Западный пример несомненно сыграл - как это неоднократно случалось и в прошлой российской истории - первостепенную стимулирующую роль в попытках модернизации 80-90-х годов. В результате этих попыток была разрушена социалистическая система и советская империя. Жители России обнаружили, что живут в условиях дикого рынка, хаотического, еще весьма слабо институционализированного общества. Перед ними возникла проблема психологической и практической адаптации к новым условиям, и в зависимости от имеющихся индивидуальных и социальных ресурсов они стали вырабатывать различные стратегии такой адаптации. Реально они могли выбирать лишь между "сильной" модернизаторской стратегией, предполагавшей отказ от государственно-патерналистского синдрома, развитие индивидуальной ответственности и инициативы, и "слабой" стратегией, ориентированной на терпение и основанной психологически на верности традиционным советским представлениям и ценностям. Конфликт между модернизацией и традиционализмом является, как считают многие авторы, решающей основой социально-психологической дифференциации постсоветского общества [2, с. 68; ,6, с. 38-41; 16, с. 49]. Именно социально-психологической, поскольку к идеологическим и политическим течениям, выражающим противоположные стратегии, примыкает лишь меньшинство общества. У большинства же различные стратегии проявляются на уровне психологических диспозиций и поведения. Причем на этом уровне противоположные -т радиционалистские и новые - индивидуалистические тенденции сплошь и рядом сосуществуют у одних и тех же людей.

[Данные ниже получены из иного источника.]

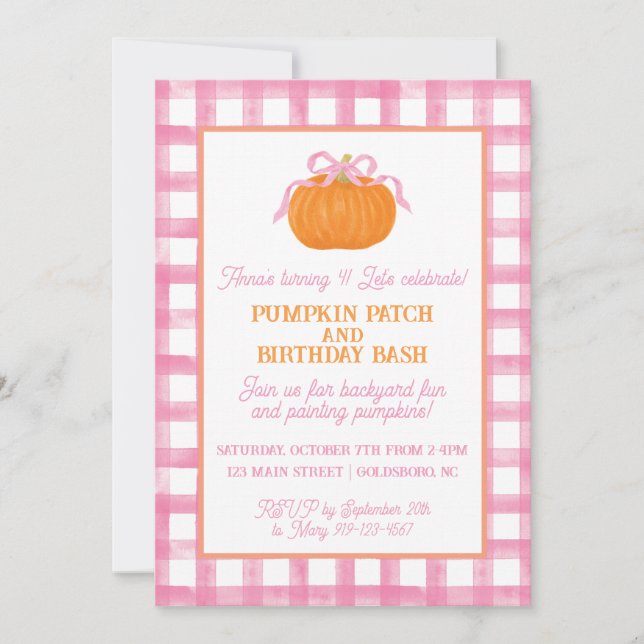 Rosa Pumpkin Bow Birthday-inbjudan Inbjudningar (Framsida)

На данном этапе психологическое значение западной модели меняется: она становится не только "внешним" стимулом к изменениям (или к отказу от них), но и символическим выражением модернизаторской тенденции, как бы "обслуживает" ее необходимыми образами, языком, эталонами культуры. Соответственно, стратегия неприятия модернизации оказывается вынужденной противопоставлять ей " незападные " (или антизападные) символы. Таковы для значительной части общества символы "социалистические". Но для настроений другой, еще более значительной его части они неадекватны, ибо имплицитное ее стремление "вернуться к старому" (т.е. прежде всего к государственно-патерналистской системе) противоречит нежеланию расставаться с наиболее привлекательными постсоветскими новациями: изобилием товаров, демократическими правами и свободами, вообще новой атмосферой свободы и разнообразия.